═══ Extract

Étienne-Émile Baulieu helped develop the oral drug RU-486, also known as mifepristone, which has provided millions of women across the world with a safe and inexpensive alternative to a surgical abortion.

Dr Baulieu died at his home in Paris on Friday, his widow confirmed in a statement.

Simone Harari Baulieu said: “His research was guided by his commitment to progress through science, his dedication to women’s freedom and his desire to enable everyone to live better and longer lives.”

French President Emmanuel Macron called Dr Baulieu “a beacon of courage” and “a progressive mind who enabled women to win their freedom”.

“Few French people have changed the world to such an extent,” he added in a post on X.

Aurore Bergé, France’s gender equality minister, said Dr Baulieu “was guided throughout his life by one requirement: that of human dignity” in a post on X.

══════
═══ Records shown

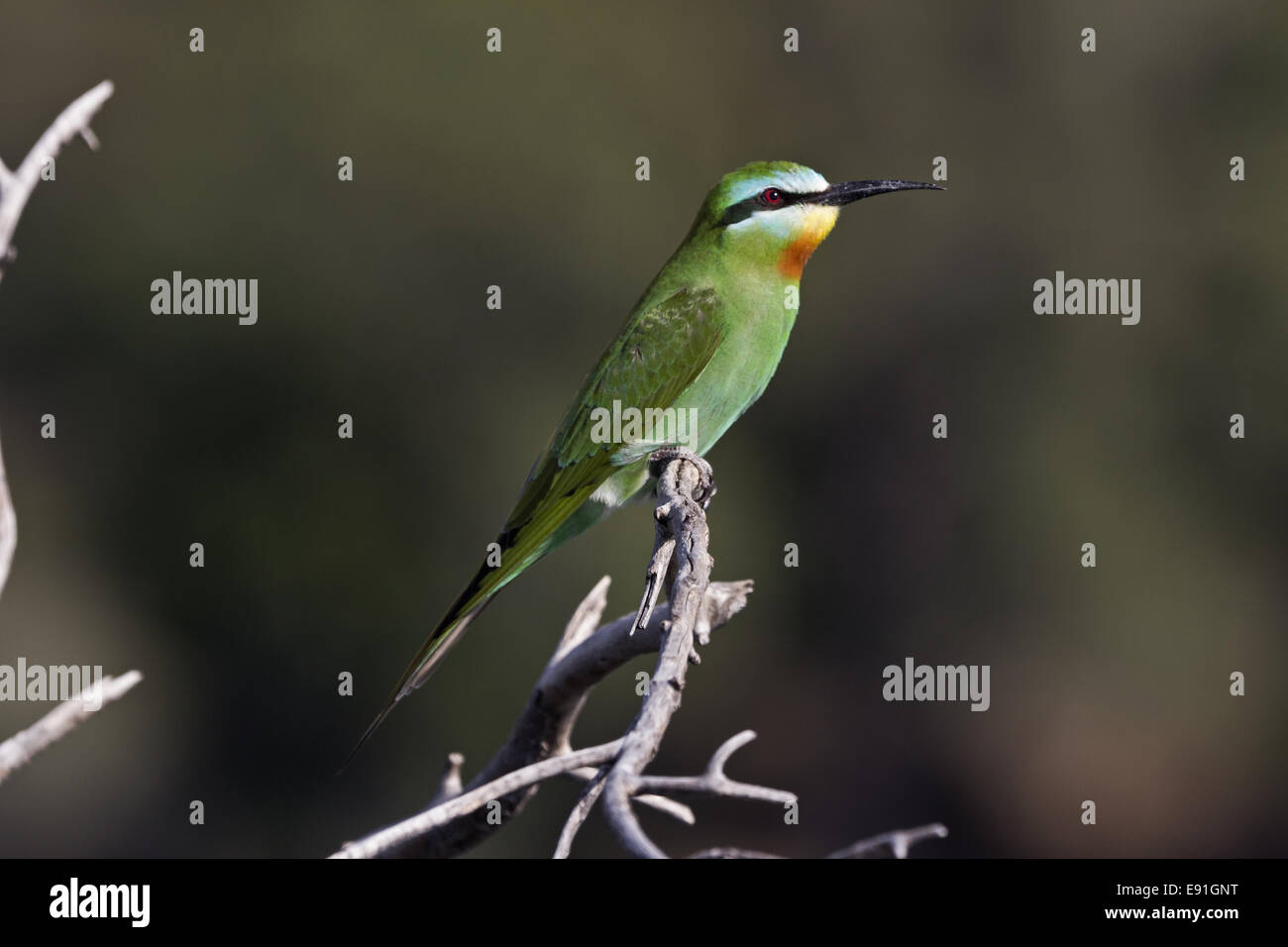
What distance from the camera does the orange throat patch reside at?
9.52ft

══════
═══ Records shown

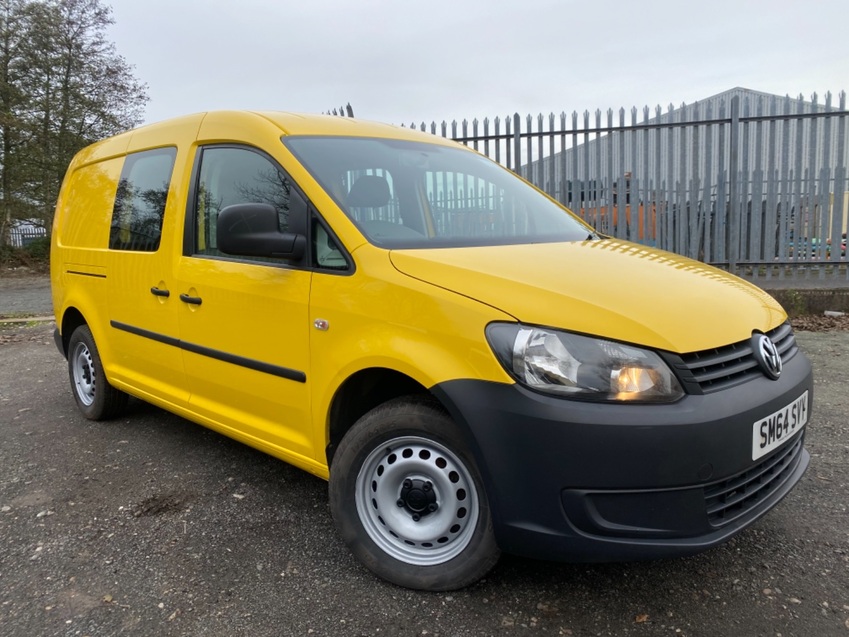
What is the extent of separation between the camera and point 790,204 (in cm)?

══════

→ To do
1/ In the article about Étienne-Émile Baulieu, where did he die?
2/ Print the part of the article about Étienne-Émile Baulieu that opens with the words containing "French President Emmanuel" and closes with "added in a post on X.".
The material above is separate from the article about Étienne-Émile Baulieu.

→ Responses by task
1/ At his home in Paris.

2/
French President Emmanuel Macron called Dr Baulieu “a beacon of courage” and “a progressive mind who enabled women to win their freedom”.

“Few French people have changed the world to such an extent,” he added in a post on X.